- **Requirements**:
A – Answer these questions about the article on amnesty and GOP electoral chances.
(i) According to the article, by what percentage more of the white vote could Bush have won a landslide?
(ii) In what year did Pete Wilson have his success in California?
(iii) Which gatekeeper does the article say was absent in Marantz's 2019 book's portrayal of online skepticism?
B – Recast the listing as a JSON list of strings, with one string per line and blank lines left out. Cover only the lines starting at the line containing "How large a" and ending at the end of the listing.

- **Text segment**:
----------------
Amnesty Boosts GOP Electoral Chances
False Assumption: Republicans can win presidential elections by granting amnesty to illegal immigrants and relying on increased Hispanic voter volume to offset lost white support.
Written by FARAgent on February 10, 2026
In late 2000, after George W. Bush's narrow Electoral College win, establishment strategists like Karl Rove insisted the GOP path to reliable victories lay in amnesty for illegal aliens and other immigration boosts. They claimed Republicans would lose some white votes but gain more from the sheer volume of new immigrant voters, especially Hispanics. Sailer challenged this in a VDARE column, showing Bush could have won a landslide by gaining just 3 percent more of the white vote, as Hispanic votes were concentrated in non-competitive states like California and Texas.
Over the next decades, the bipartisan consensus pushed immigration expansion, warning against Pete Wilson's 1994 success in California by opposing illegal immigration subsidies. California Republicans collapsed into minority status, and Democrats aimed for one-party rule nationwide by juicing votes via immigration while stoking anti-white animus. Marantz's 2019 book portrayed Sailer's skepticism as dangerous 'intellectualized white nationalism' thriving online without gatekeepers like William F. Buckley.
Today, growing evidence from Donald Trump's wins by appealing to white working-class voters without amnesty shows the old strategy's flaws. Critics highlight California's one-party dominance as a warning, yet establishment voices still promote immigration as electoral strength amid contested expert views on GOP viability.
----------------
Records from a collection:
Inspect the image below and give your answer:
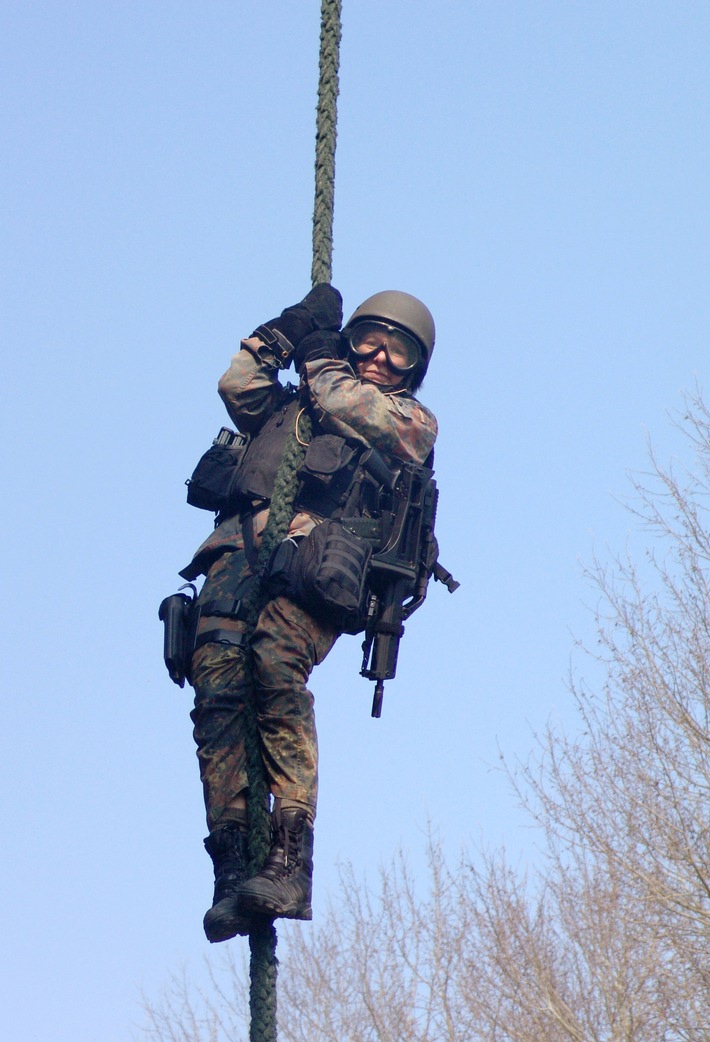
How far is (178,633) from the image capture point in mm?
5820

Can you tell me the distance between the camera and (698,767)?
50.7 ft

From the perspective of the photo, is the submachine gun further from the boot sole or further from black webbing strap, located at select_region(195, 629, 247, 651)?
the boot sole

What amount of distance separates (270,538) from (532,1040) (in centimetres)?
1237

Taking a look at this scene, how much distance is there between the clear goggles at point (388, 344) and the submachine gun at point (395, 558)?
1.88 feet

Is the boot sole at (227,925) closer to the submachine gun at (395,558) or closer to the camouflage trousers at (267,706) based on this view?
the camouflage trousers at (267,706)

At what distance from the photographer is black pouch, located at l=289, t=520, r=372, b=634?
18.0ft

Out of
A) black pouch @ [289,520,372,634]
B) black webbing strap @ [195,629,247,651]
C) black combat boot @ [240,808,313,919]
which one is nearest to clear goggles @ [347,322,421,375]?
black pouch @ [289,520,372,634]

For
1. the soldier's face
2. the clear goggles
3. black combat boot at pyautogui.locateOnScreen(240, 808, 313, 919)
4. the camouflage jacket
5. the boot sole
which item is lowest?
the boot sole

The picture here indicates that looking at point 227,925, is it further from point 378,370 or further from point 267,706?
point 378,370

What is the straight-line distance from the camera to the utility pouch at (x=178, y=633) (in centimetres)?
579

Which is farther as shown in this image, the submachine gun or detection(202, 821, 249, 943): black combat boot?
the submachine gun

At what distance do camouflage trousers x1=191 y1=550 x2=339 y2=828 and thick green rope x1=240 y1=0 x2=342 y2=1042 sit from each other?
5 centimetres

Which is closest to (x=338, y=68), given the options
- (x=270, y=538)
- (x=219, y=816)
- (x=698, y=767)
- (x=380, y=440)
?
(x=380, y=440)

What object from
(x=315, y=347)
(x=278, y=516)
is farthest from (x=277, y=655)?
(x=315, y=347)
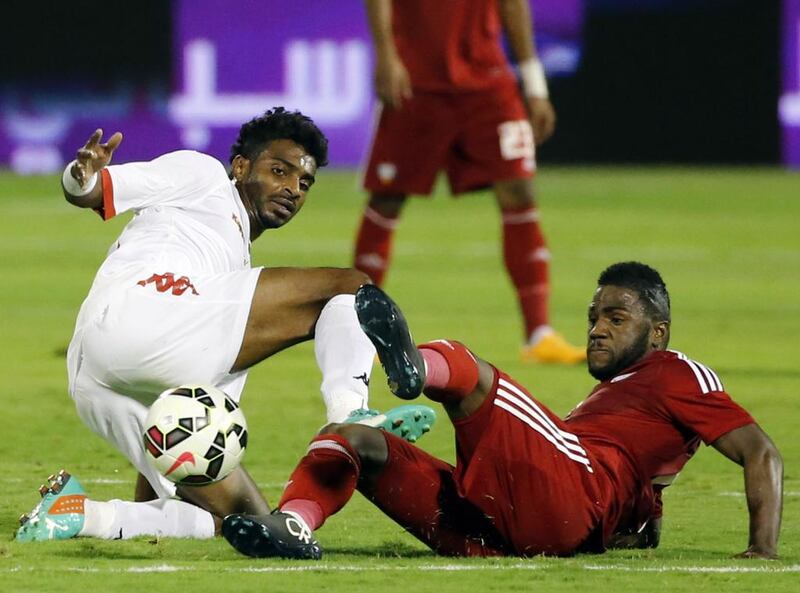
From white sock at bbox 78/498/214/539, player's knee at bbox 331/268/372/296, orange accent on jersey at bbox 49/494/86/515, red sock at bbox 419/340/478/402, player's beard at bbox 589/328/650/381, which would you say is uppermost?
player's knee at bbox 331/268/372/296

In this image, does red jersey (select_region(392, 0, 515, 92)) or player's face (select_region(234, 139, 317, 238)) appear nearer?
player's face (select_region(234, 139, 317, 238))

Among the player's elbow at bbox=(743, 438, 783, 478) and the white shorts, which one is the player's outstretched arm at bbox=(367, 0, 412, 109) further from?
the player's elbow at bbox=(743, 438, 783, 478)

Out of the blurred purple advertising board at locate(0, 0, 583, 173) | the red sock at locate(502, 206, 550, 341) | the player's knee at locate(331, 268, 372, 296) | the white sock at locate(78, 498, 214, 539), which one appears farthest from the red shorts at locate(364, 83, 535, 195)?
the blurred purple advertising board at locate(0, 0, 583, 173)

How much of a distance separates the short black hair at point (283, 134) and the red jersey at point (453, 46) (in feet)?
14.1

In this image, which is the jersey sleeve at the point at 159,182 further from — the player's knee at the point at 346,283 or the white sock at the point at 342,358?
the white sock at the point at 342,358

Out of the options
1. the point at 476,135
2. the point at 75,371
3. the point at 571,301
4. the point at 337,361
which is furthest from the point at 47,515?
the point at 571,301

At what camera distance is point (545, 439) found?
16.8ft

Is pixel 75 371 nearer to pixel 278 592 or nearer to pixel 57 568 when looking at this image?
pixel 57 568

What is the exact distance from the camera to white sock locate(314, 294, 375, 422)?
17.5 feet

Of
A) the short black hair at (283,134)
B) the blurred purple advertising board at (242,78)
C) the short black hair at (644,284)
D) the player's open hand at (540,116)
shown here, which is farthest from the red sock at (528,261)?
the blurred purple advertising board at (242,78)

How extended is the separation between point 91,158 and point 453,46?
196 inches

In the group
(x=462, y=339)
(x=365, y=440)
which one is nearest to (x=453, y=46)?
(x=462, y=339)

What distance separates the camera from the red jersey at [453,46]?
10.5m

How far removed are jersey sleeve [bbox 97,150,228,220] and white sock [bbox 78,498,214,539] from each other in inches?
35.7
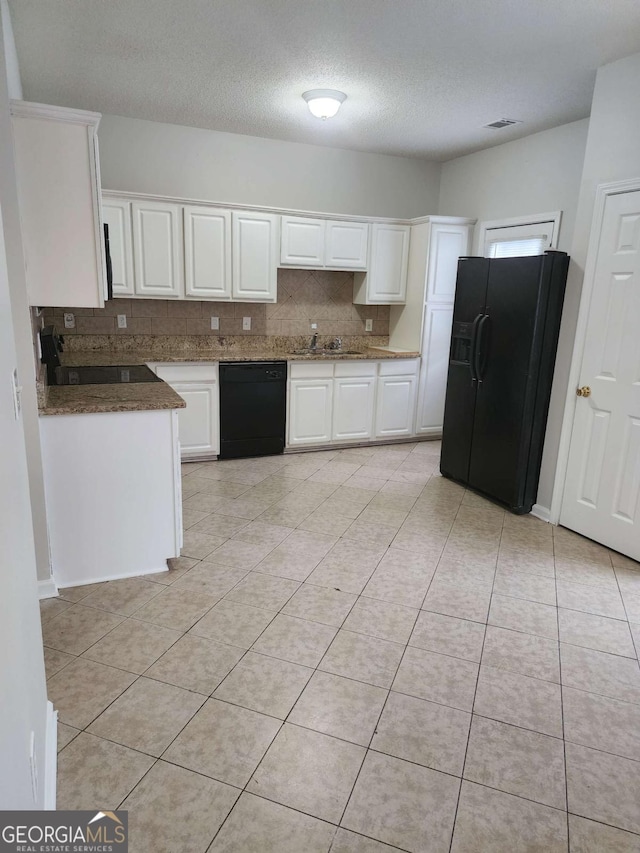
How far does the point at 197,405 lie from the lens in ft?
14.8

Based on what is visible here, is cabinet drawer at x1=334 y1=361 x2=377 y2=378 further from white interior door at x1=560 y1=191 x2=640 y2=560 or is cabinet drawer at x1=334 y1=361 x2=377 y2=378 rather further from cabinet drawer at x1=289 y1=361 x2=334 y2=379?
white interior door at x1=560 y1=191 x2=640 y2=560

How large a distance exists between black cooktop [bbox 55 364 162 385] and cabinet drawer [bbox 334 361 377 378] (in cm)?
180

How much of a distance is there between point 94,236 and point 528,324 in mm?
2593

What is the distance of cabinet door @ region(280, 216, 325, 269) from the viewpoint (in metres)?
4.80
----------------
- **Task-by-task answers**:
A –
(i) 3 percent
(ii) 1994
(iii) William F. Buckley

B –
[
  "How large a distance exists between black cooktop [bbox 55 364 162 385] and cabinet drawer [bbox 334 361 377 378] (in cm)?",
  "180",
  "How much of a distance is there between point 94,236 and point 528,324 in mm?",
  "2593",
  "What is the distance of cabinet door @ region(280, 216, 325, 269) from the viewpoint (in metres)?",
  "4.80"
]